Responsible travellers

According to YouGov, the second largest segment of traveller is the responsible traveller. And it’s growing quickly.

They place an emphasis on environmental consciousness and care about their impact on the environment, nature and communities. It’s not just about how they travel somewhere, but what they do and where they spend their money when they get there; offsetting the emissions they’ve created when they travel, conserving local heritage and supporting local communities.

The pandemic has given us all an opportunity to reassess our impact on the environment. Clear canals in Venice, wildlife roaming free in usually bustling cities; we’ve got a newfound respect for our surroundings.

As an outdoor sport, golf is generally an environmentally friendly game. Compare it to the likes of F1 – which generates hundreds of thousands of tonnes of emissions every year – and it’s positively, glisteningly green. But it’s definitely not immune to environmental criticism, and there’s always more we can do.

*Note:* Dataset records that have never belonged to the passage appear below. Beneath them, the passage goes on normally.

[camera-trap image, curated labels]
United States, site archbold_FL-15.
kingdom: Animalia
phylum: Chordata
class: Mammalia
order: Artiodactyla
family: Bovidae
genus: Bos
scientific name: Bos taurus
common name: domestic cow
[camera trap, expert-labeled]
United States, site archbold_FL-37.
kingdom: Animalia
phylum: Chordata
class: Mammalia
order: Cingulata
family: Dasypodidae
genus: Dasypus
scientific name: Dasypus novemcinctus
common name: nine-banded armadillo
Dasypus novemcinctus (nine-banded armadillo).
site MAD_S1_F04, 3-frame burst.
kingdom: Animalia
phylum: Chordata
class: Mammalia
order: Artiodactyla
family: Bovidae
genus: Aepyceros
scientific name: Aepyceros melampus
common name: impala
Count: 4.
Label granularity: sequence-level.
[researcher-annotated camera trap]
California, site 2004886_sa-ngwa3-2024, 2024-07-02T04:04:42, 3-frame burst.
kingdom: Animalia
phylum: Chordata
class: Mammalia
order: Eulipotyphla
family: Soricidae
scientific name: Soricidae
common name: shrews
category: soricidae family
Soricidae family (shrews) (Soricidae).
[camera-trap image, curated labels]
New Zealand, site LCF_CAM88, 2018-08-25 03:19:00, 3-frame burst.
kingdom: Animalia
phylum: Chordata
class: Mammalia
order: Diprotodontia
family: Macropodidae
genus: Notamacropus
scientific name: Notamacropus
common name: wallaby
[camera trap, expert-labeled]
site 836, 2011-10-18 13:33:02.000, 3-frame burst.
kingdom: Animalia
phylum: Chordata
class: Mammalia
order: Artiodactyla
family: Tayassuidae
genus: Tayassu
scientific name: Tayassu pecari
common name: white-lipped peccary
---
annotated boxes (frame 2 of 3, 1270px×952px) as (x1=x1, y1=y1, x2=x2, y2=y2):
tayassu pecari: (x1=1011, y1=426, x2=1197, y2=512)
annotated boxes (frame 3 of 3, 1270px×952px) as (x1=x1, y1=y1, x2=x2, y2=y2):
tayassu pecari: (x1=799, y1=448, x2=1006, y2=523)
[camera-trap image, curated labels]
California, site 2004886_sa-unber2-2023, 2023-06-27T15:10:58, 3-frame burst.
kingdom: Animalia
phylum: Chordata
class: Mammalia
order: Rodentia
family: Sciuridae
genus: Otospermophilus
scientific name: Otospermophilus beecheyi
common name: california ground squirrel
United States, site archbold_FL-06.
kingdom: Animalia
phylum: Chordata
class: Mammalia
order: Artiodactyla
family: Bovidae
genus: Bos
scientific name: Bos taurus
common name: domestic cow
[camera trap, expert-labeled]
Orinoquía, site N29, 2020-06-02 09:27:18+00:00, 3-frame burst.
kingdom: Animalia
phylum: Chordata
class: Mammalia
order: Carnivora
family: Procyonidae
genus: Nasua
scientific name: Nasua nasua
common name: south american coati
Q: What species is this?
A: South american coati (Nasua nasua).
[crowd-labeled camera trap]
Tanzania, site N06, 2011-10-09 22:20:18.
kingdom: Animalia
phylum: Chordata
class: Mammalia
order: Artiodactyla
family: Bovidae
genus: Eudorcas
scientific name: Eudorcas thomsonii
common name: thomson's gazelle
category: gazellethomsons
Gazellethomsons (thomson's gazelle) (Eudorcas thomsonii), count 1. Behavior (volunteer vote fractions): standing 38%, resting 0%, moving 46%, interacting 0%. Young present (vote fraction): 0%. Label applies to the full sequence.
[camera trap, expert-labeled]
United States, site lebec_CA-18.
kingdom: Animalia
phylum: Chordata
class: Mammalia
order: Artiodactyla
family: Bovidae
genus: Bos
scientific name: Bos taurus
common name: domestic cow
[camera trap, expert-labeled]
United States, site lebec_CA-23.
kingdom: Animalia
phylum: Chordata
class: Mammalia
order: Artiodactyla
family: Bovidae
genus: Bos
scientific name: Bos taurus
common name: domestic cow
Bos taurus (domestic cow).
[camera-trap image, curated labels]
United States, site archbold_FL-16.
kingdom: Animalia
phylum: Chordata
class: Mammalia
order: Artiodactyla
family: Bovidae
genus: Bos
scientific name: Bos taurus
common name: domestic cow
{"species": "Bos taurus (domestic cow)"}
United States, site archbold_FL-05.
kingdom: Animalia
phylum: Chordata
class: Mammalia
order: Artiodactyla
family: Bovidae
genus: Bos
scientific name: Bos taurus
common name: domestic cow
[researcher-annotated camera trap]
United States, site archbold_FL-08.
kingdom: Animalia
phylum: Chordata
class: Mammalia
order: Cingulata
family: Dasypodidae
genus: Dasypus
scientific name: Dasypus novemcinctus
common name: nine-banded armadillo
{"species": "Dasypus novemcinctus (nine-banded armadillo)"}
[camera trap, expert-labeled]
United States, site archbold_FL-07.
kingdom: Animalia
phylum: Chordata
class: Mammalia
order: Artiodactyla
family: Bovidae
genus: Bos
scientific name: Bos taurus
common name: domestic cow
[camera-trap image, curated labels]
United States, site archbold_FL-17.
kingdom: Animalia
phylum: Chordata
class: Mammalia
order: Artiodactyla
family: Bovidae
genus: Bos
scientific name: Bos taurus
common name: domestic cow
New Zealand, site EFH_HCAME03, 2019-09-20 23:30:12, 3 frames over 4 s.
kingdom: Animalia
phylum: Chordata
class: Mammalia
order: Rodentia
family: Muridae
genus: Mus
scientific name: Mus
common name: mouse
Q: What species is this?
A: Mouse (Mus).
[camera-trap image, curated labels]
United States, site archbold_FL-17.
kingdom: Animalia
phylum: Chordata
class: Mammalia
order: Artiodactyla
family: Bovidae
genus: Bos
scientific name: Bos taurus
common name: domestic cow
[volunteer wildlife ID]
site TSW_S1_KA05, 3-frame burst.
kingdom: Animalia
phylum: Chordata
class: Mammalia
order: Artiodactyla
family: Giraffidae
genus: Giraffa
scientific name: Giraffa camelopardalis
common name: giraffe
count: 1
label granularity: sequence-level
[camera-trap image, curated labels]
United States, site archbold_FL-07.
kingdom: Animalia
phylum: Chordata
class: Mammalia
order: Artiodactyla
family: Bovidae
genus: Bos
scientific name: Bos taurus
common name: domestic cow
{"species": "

Golf clubs, resorts and hotels have an opportunity to meet the needs of this new type of traveller by ensuring everything they do is as sustainable as possible. Even the simplest initiatives can go a long way – from reusable water bottles and recycled coffee cups to sourcing local suppliers and supporting nearby communities.

Time for a work-ation?

A lot of people have more freedom to work away from the office now than they did pre-COVID, and they’re choosing to make the most of it.

With more people than ever working from home (and undoubtedly desperate for a change of scenery), a new type of holiday has emerged.

Introducing: The work-ation

Move your office to wherever you fancy and visit somewhere new without having to use up any precious holiday allowance.

Just imagine: Working from a picturesque golf resort somewhere and sneaking in a round of golf before dinner. It certainly beats typing away at my kitchen table.

Vacation rental giant Airbnb has backed up this trend, reporting a huge spike in short-term rentals, and it’s definitely something that could easily be adopted by golf clubs and resorts.